Excerpt:
○ ○ ○
Identifying Entrepreneurs During Job Interviews - mollylynn
http://www.infochachkie.com/entrepreneurial-interviewing/
How to avoid hiring a "wantrepreneur" at your startup.
======
skmurphy
The personal questions proposed in this post are not in any way relevant to
job performance and put you at risk of an anti-discrimination lawsuit in
California. The relevance to entrepreneurship is never explained in the post,
you might as well ask "what is your favorite color" as it's as useful as these
questions.

It's also interesting that all of the "homework" tasks are marketing or
business development related. To help the average hacker understand what's
being asked here, pretend that you were given a programming assignment and
asked to bring the code in on a USB key so that it could be "reviewed" as a
part of the interview. This is different from being asked to sketch out an
approach during an interview, he wants real work for free.

The downturn may embolden certain hiring managers to abuse candidates, please
don't become one of them.
○ ○ ○
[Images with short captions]
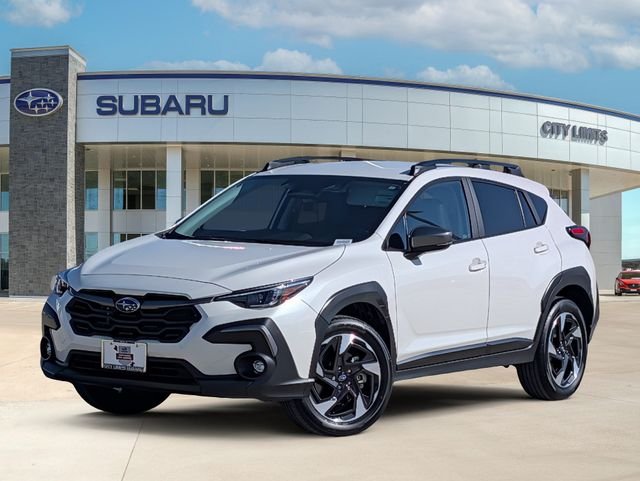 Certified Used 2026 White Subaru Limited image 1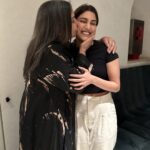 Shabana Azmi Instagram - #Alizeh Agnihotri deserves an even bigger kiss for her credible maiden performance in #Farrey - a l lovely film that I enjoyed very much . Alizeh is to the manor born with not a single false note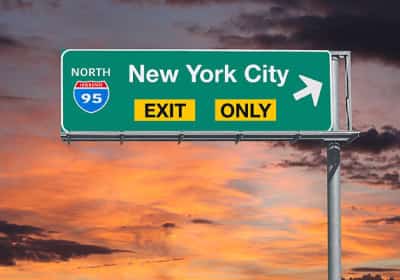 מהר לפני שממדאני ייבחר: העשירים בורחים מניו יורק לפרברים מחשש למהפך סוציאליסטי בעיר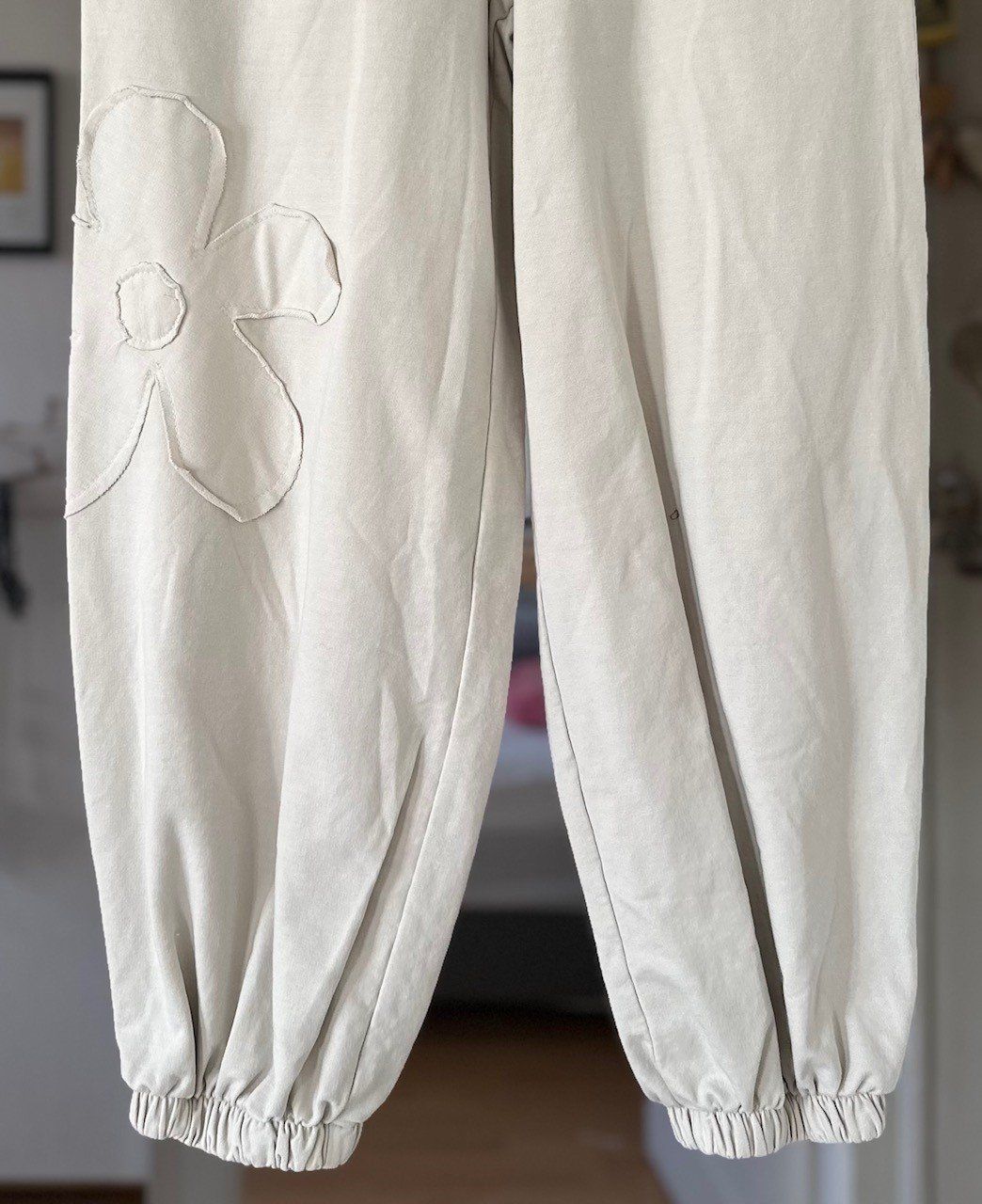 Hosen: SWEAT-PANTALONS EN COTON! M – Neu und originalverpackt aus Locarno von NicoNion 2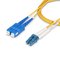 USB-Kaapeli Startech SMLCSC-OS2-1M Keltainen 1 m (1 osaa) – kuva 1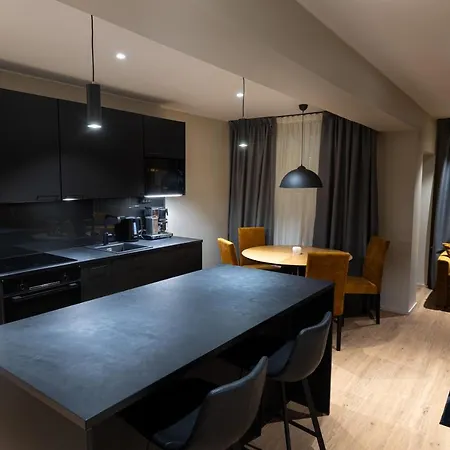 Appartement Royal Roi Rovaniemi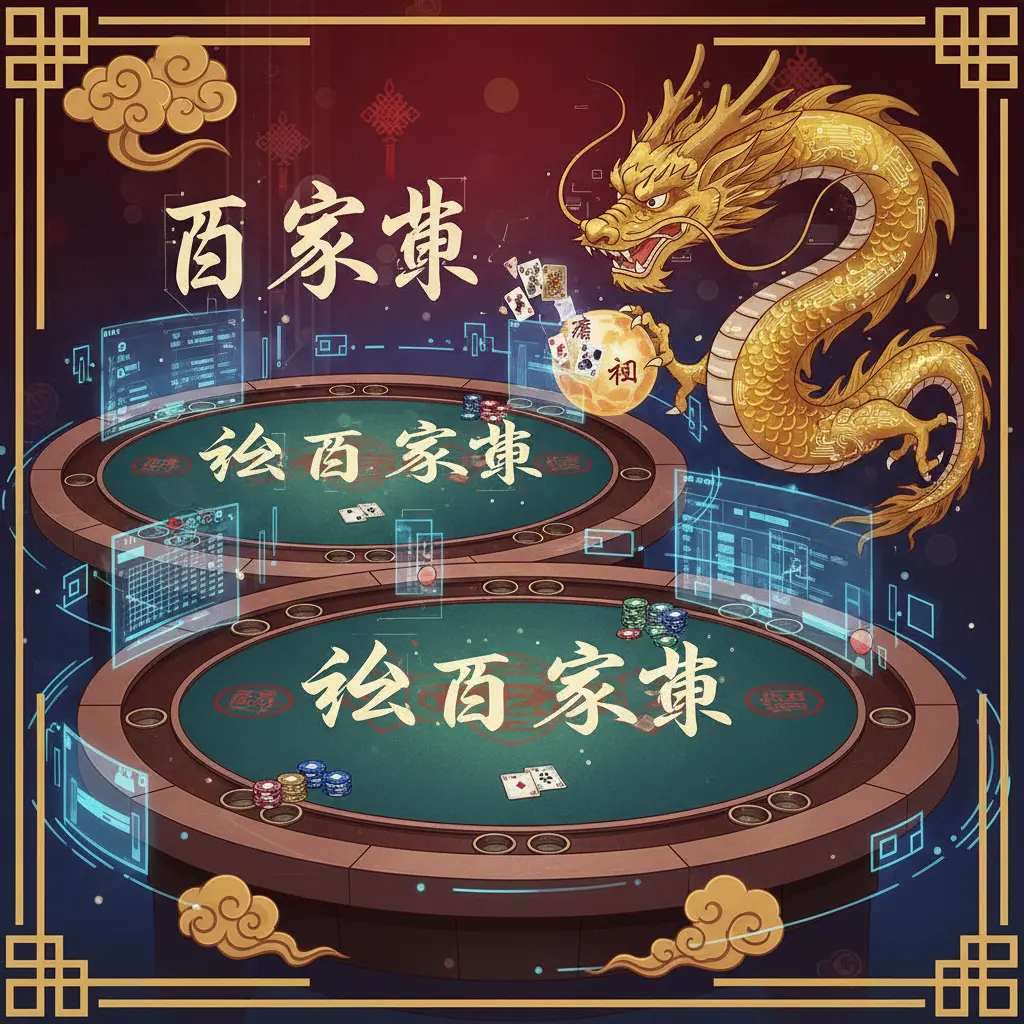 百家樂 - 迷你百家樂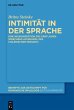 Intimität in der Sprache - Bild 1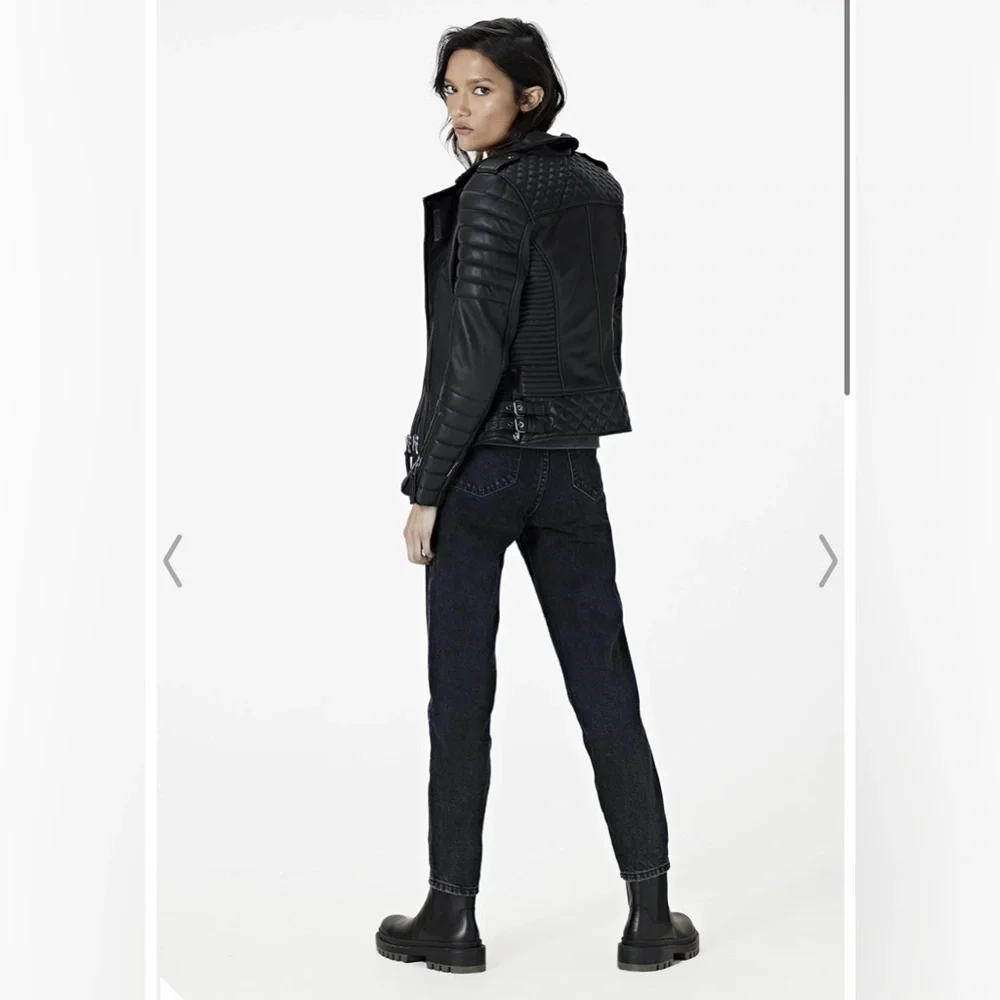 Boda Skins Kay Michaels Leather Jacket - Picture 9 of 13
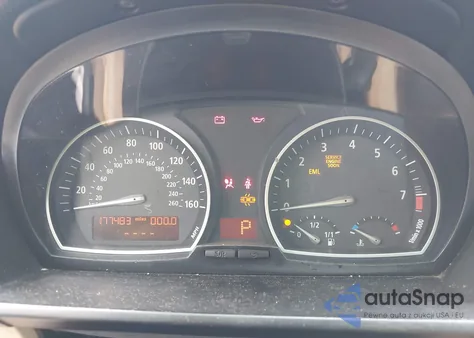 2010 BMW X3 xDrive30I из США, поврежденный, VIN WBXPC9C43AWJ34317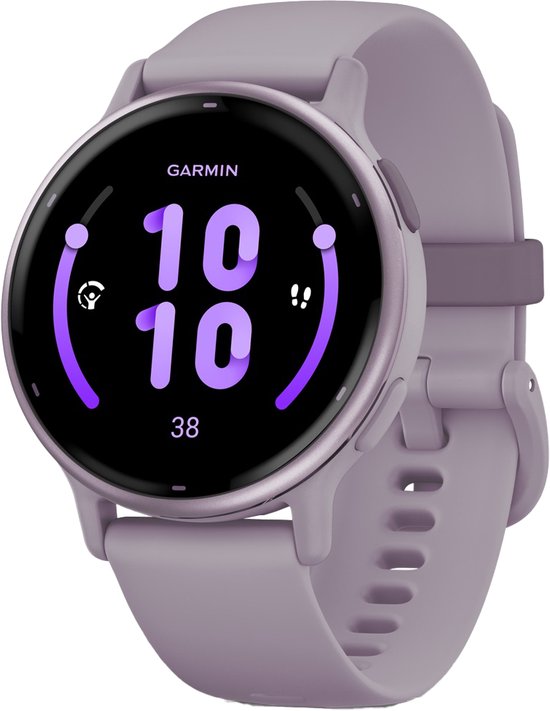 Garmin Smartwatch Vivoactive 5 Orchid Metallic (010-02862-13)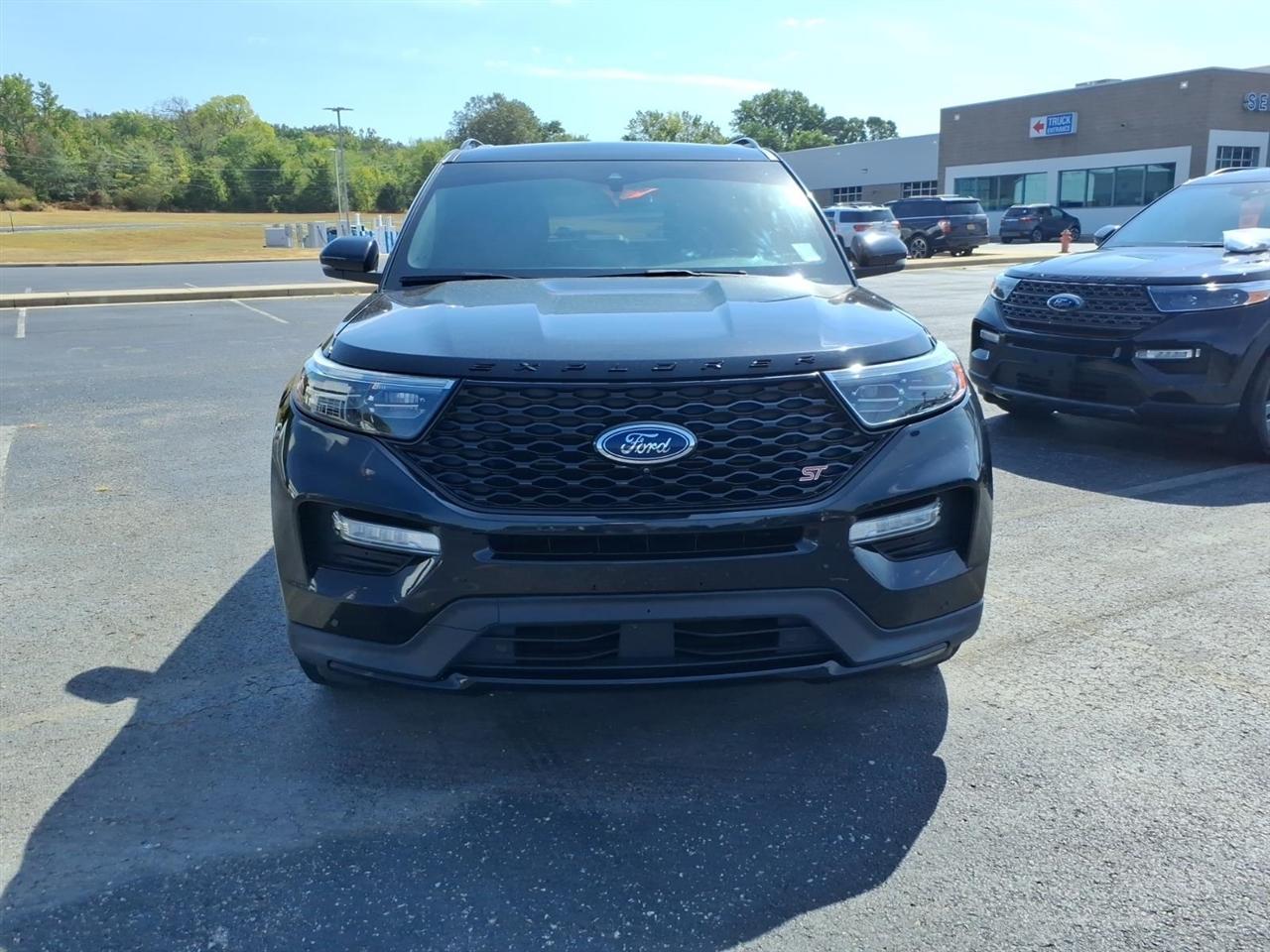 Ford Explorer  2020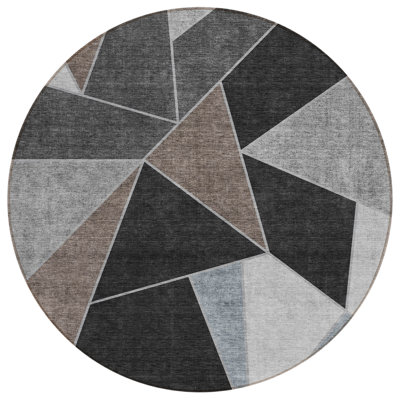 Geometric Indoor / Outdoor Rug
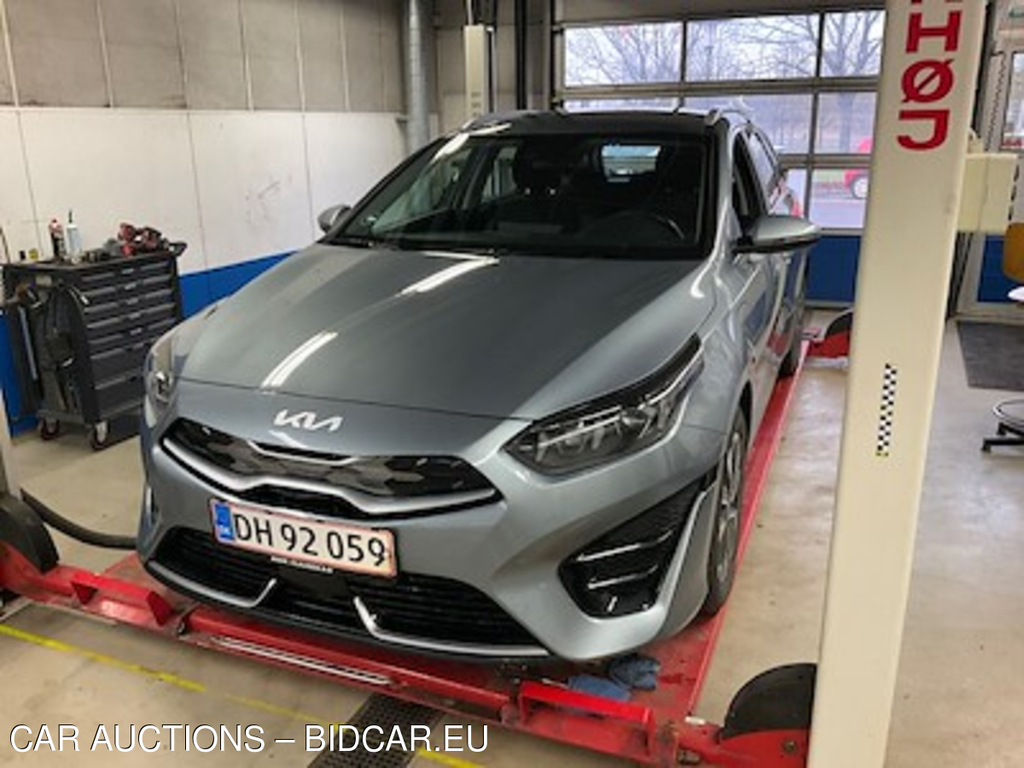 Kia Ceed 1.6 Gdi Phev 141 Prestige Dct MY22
○ ○ ○
What this exercise asks:
1. Reproduce word for word the passage of the thread about spotting entrepreneurs in job interviews, starting with "It's also interesting" and going on through "work for free.".
2. Answer these questions from the thread about spotting entrepreneurs in job interviews:
(a) In which state does the commenter say the proposed personal questions carry a risk of an anti-discrimination lawsuit?
(b) What area are all of the "homework" tasks related to?
(c) In the commenter's programming comparison, on what would the code be brought in for review?
3. Go on with the thread about spotting entrepreneurs in job interviews from the point where it stops.

Results for the exercise:
1.
It's also interesting that all of the "homework" tasks are marketing or
business development related. To help the average hacker understand what's
being asked here, pretend that you were given a programming assignment and
asked to bring the code in on a USB key so that it could be "reviewed" as a
part of the interview. This is different from being asked to sketch out an
approach during an interview, he wants real work for free.

2.
(a) California
(b) Marketing or business development
(c) A USB key

3.
------
helveticaman
_Free Consulting

Before you conclude the interview, assuming you are interested in the
candidate, give them some meaningful homework. For instance, you might ask
them to research a potential new market, analyze a competitor or assess a new
distribution channel. Preferably select a task that will add value to your
team’s efforts – not a make-work project.

There are several potential positive outcomes from this approach: (i) you get
free consulting, (ii) the candidate becomes engaged in your business and thus
can hit the ground running if they are hired, and most importantly, (iii) it
gives you an effective window into their soul and true motivations, as well as
an assessment of their skills and abilities._

Free consulting? Strikes me as a little sleazy.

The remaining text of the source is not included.